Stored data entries

* * * * * * * * *

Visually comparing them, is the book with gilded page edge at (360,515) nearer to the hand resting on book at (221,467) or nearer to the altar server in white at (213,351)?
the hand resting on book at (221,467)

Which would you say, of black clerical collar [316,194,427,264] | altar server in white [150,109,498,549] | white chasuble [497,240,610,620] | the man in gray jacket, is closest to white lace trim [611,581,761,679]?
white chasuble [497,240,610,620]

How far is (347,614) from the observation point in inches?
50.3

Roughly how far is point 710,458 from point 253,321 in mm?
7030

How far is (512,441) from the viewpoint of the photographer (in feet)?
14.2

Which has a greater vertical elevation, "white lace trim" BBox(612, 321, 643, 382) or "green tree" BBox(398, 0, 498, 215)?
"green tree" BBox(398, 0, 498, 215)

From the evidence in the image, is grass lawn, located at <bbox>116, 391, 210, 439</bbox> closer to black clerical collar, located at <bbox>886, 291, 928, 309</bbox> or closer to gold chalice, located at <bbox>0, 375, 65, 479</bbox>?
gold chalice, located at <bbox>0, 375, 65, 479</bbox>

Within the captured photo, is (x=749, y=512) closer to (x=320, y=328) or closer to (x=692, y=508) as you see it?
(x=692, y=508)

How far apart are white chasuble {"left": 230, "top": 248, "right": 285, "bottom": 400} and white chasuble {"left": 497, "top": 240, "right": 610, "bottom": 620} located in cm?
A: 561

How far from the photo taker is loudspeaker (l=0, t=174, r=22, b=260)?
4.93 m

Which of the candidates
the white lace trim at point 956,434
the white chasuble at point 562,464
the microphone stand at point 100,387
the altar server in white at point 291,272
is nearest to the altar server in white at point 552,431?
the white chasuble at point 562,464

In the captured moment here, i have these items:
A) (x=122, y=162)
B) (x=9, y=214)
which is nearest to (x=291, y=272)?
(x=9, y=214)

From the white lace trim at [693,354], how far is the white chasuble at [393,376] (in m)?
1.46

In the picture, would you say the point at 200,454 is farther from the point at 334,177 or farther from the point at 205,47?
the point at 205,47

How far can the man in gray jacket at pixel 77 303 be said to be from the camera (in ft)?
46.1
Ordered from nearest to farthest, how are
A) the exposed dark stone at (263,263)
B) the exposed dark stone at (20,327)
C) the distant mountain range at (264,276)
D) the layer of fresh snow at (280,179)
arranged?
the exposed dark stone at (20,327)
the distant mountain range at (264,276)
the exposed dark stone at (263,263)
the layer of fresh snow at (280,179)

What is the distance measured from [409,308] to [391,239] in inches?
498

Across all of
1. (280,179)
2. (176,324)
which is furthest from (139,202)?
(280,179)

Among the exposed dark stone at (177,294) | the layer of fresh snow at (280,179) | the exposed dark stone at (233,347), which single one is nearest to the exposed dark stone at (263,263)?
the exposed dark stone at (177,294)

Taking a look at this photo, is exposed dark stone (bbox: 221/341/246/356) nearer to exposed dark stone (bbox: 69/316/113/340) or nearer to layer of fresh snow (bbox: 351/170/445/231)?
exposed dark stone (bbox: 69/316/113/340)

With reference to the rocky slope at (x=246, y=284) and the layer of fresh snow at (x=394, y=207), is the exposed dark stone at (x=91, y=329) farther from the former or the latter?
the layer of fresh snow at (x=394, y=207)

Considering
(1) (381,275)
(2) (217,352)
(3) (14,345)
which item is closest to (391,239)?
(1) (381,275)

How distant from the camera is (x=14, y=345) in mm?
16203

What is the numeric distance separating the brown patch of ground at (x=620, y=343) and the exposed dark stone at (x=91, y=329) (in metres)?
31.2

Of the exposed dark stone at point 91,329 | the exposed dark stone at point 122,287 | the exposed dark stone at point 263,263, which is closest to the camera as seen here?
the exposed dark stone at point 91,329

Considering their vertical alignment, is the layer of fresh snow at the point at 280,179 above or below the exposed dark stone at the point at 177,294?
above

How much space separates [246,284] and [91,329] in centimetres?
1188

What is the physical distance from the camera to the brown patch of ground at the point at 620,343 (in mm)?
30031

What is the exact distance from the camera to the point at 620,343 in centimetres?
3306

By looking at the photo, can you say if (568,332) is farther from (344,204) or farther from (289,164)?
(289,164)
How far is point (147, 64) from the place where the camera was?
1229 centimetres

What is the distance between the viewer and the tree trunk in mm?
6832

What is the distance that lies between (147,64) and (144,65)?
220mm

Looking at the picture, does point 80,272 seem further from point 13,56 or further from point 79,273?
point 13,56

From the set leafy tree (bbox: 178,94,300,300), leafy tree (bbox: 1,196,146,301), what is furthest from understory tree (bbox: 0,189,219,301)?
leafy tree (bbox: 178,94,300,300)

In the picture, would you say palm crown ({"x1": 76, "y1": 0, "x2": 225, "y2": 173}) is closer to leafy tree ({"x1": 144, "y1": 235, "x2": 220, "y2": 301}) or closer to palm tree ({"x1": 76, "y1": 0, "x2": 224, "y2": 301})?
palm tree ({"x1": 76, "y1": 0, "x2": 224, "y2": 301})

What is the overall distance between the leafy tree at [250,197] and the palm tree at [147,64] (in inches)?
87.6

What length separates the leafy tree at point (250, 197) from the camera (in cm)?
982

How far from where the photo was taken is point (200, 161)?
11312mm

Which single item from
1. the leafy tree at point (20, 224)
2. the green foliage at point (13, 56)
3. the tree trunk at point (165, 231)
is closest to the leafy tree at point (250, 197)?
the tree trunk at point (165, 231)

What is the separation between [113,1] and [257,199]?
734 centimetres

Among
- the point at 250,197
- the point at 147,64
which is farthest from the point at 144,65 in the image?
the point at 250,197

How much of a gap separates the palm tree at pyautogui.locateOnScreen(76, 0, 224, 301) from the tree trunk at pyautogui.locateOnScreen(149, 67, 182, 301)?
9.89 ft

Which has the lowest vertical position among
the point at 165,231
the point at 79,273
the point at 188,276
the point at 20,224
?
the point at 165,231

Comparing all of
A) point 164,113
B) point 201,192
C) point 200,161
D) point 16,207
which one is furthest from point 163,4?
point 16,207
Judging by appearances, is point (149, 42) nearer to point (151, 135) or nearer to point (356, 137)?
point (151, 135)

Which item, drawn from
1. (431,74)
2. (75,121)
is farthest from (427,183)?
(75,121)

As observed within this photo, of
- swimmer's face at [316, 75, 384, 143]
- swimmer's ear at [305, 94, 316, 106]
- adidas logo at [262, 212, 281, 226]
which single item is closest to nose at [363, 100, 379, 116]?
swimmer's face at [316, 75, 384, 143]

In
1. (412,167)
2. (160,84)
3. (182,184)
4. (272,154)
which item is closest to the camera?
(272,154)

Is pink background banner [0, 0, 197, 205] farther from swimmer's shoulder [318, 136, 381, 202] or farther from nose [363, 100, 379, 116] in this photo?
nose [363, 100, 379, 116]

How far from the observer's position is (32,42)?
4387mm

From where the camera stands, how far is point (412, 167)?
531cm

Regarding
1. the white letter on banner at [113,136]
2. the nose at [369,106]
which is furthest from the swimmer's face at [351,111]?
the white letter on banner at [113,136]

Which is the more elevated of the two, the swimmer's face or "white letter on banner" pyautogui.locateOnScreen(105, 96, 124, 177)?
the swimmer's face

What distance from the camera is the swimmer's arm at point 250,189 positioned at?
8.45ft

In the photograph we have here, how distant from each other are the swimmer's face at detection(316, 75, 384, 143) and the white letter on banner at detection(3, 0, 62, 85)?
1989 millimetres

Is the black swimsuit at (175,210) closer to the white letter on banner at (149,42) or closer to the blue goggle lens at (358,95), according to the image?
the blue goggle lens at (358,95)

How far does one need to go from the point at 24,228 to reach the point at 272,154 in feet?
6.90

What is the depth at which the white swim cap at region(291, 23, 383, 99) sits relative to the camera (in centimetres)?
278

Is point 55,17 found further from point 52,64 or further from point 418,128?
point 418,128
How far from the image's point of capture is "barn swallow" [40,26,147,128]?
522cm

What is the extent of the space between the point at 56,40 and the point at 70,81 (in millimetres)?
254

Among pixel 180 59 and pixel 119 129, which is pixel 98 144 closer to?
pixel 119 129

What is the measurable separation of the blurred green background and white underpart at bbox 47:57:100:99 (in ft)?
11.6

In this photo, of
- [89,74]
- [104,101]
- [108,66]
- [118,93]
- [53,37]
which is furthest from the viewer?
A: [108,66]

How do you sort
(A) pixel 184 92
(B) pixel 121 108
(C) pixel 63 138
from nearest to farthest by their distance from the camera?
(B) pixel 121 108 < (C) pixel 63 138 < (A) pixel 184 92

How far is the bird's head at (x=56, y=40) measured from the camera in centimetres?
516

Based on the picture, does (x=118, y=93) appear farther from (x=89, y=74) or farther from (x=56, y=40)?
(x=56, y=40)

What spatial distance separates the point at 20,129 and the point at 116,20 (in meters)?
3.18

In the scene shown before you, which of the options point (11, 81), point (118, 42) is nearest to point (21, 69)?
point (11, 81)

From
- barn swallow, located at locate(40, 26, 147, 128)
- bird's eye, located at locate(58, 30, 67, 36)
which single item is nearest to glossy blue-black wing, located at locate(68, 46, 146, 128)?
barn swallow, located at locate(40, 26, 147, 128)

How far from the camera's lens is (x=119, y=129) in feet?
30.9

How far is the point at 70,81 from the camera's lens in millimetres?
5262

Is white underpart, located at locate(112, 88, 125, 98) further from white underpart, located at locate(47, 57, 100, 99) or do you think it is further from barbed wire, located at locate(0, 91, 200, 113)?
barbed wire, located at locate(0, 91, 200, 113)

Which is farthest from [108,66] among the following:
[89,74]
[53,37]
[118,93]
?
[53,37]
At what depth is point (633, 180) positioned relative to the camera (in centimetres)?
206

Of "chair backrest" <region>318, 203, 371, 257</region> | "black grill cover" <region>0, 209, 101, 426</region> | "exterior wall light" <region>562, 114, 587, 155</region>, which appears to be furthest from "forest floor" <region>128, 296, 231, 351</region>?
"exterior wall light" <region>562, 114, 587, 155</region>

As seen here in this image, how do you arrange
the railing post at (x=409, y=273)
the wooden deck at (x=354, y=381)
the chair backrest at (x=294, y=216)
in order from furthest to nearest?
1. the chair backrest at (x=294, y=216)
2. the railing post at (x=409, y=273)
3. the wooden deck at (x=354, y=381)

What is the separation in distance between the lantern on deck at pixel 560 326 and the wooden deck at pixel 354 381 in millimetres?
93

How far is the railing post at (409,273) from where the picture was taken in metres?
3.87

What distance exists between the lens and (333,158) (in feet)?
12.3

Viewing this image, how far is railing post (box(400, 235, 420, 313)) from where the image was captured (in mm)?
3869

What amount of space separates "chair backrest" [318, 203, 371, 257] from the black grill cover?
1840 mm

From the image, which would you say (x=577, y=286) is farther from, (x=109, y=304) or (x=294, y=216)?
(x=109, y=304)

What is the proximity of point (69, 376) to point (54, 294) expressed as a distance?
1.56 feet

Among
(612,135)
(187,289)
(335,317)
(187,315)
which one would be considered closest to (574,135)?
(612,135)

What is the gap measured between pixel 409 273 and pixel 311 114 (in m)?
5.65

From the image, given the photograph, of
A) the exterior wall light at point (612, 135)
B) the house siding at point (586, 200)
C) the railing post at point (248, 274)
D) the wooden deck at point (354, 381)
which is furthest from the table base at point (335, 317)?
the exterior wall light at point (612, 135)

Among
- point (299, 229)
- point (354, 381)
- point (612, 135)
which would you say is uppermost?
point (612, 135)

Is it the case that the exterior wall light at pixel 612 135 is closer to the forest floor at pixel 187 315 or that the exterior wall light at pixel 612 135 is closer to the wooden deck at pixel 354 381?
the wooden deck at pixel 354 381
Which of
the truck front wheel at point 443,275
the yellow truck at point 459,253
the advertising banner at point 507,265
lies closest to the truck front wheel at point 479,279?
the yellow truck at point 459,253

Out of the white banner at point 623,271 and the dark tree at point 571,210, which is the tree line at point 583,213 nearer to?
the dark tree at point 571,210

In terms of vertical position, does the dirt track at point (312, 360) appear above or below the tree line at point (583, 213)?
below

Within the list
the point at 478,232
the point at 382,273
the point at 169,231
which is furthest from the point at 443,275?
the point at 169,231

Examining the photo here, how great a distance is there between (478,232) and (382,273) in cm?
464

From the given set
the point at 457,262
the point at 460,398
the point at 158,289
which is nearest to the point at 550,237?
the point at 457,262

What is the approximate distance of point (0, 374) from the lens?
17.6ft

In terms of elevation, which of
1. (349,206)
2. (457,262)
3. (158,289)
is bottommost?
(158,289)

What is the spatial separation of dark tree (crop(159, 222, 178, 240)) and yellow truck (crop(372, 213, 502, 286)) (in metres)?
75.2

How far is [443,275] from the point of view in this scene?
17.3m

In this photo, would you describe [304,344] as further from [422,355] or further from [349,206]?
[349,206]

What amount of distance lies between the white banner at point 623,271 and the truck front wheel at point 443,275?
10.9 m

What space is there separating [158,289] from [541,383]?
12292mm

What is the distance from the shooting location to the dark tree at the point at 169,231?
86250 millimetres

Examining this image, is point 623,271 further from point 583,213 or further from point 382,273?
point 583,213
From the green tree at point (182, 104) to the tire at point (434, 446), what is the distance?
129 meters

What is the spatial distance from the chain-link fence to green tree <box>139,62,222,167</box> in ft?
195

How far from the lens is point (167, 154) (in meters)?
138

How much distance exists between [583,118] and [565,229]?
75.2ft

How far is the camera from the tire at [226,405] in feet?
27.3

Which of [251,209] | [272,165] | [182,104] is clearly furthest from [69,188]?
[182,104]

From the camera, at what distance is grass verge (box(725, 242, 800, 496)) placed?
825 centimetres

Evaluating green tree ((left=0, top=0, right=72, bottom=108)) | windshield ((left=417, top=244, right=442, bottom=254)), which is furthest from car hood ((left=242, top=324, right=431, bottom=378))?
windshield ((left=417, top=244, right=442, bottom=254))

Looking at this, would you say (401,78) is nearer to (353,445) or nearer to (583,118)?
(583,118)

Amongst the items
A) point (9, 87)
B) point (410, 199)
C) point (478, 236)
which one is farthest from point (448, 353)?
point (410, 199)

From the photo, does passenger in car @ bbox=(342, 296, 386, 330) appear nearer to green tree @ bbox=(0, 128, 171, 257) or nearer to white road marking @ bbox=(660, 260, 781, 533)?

* * * * * * * * *

_Problem:_ Repeat only the stretch of lines starting at the one containing "What is the spatial distance" and running to the final line of the entries above.

_Exercise result:_
What is the spatial distance from the chain-link fence to green tree <box>139,62,222,167</box> in ft?
195

How far from the lens is point (167, 154) (in meters)?
138

How much distance exists between [583,118] and [565,229]?
75.2ft

How far is the camera from the tire at [226,405] in feet?
27.3

Which of [251,209] | [272,165] | [182,104] is clearly furthest from [69,188]?
[182,104]

From the camera, at what distance is grass verge (box(725, 242, 800, 496)) placed?
825 centimetres

Evaluating green tree ((left=0, top=0, right=72, bottom=108)) | windshield ((left=417, top=244, right=442, bottom=254)), which is furthest from car hood ((left=242, top=324, right=431, bottom=378))?
windshield ((left=417, top=244, right=442, bottom=254))

Looking at this, would you say (401,78) is nearer to (353,445) or nearer to (583,118)?
(583,118)

Amongst the items
A) point (9, 87)
B) point (410, 199)
C) point (478, 236)
which one is farthest from point (448, 353)?
point (410, 199)

From the photo, does passenger in car @ bbox=(342, 296, 386, 330) appear nearer to green tree @ bbox=(0, 128, 171, 257) or nearer to white road marking @ bbox=(660, 260, 781, 533)?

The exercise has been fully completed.